* **TASK PROMPT**: Write out, character for character, the line containing "category: arvicolinae subfamily" and all lines after it up to the end of the listing.

BEGIN INPUT RECORDS

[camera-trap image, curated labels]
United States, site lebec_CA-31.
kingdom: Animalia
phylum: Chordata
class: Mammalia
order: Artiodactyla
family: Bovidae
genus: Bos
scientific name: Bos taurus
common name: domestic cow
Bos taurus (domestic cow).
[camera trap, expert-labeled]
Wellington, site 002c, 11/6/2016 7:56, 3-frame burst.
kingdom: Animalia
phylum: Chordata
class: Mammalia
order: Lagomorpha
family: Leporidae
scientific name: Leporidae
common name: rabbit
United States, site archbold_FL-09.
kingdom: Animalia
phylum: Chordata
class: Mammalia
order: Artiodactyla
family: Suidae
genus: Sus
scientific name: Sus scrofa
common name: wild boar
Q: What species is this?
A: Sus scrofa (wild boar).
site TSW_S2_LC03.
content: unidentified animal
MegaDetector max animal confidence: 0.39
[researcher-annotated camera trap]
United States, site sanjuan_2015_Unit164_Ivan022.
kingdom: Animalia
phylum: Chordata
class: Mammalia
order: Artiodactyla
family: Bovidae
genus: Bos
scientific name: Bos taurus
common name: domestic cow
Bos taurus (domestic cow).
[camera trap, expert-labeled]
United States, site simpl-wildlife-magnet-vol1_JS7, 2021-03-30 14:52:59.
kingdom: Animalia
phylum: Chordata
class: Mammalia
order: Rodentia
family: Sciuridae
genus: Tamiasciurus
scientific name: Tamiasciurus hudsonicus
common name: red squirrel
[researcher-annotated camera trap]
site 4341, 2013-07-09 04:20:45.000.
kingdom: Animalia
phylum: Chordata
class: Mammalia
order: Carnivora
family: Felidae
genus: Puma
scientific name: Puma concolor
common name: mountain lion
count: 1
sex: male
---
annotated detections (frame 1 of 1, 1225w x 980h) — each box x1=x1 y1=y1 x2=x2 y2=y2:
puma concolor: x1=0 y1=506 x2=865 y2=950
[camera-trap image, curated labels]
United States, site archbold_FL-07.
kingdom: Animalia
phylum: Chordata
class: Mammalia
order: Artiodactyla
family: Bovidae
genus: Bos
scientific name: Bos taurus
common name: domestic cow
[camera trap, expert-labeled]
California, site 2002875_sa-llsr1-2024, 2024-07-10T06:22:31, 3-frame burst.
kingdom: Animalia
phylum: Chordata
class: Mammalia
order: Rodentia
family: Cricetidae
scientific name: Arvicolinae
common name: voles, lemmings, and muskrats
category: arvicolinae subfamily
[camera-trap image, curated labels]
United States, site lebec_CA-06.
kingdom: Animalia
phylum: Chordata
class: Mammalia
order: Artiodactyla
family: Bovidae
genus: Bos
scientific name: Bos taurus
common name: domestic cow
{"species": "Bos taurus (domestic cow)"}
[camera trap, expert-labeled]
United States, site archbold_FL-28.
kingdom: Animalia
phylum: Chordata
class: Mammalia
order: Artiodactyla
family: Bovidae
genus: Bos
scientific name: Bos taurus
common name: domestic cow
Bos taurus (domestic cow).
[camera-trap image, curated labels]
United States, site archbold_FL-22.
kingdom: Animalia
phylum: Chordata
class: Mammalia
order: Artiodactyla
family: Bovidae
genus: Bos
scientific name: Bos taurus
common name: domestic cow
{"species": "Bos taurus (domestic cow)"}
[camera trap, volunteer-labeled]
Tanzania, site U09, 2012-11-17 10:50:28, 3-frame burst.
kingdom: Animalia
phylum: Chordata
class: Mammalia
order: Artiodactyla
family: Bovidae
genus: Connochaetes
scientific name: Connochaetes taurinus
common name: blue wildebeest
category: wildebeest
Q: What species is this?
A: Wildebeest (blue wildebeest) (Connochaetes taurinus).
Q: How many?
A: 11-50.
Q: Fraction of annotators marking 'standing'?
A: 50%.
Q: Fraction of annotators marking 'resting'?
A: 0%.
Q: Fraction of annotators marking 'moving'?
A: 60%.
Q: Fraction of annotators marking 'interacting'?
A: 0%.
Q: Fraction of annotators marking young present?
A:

END INPUT RECORDS

* **THE ANSWER**:
category: arvicolinae subfamily
[camera-trap image, curated labels]
United States, site lebec_CA-06.
kingdom: Animalia
phylum: Chordata
class: Mammalia
order: Artiodactyla
family: Bovidae
genus: Bos
scientific name: Bos taurus
common name: domestic cow
{"species": "Bos taurus (domestic cow)"}
[camera trap, expert-labeled]
United States, site archbold_FL-28.
kingdom: Animalia
phylum: Chordata
class: Mammalia
order: Artiodactyla
family: Bovidae
genus: Bos
scientific name: Bos taurus
common name: domestic cow
Bos taurus (domestic cow).
[camera-trap image, curated labels]
United States, site archbold_FL-22.
kingdom: Animalia
phylum: Chordata
class: Mammalia
order: Artiodactyla
family: Bovidae
genus: Bos
scientific name: Bos taurus
common name: domestic cow
{"species": "Bos taurus (domestic cow)"}
[camera trap, volunteer-labeled]
Tanzania, site U09, 2012-11-17 10:50:28, 3-frame burst.
kingdom: Animalia
phylum: Chordata
class: Mammalia
order: Artiodactyla
family: Bovidae
genus: Connochaetes
scientific name: Connochaetes taurinus
common name: blue wildebeest
category: wildebeest
Q: What species is this?
A: Wildebeest (blue wildebeest) (Connochaetes taurinus).
Q: How many?
A: 11-50.
Q: Fraction of annotators marking 'standing'?
A: 50%.
Q: Fraction of annotators marking 'resting'?
A: 0%.
Q: Fraction of annotators marking 'moving'?
A: 60%.
Q: Fraction of annotators marking 'interacting'?
A: 0%.
Q: Fraction of annotators marking young present?
A:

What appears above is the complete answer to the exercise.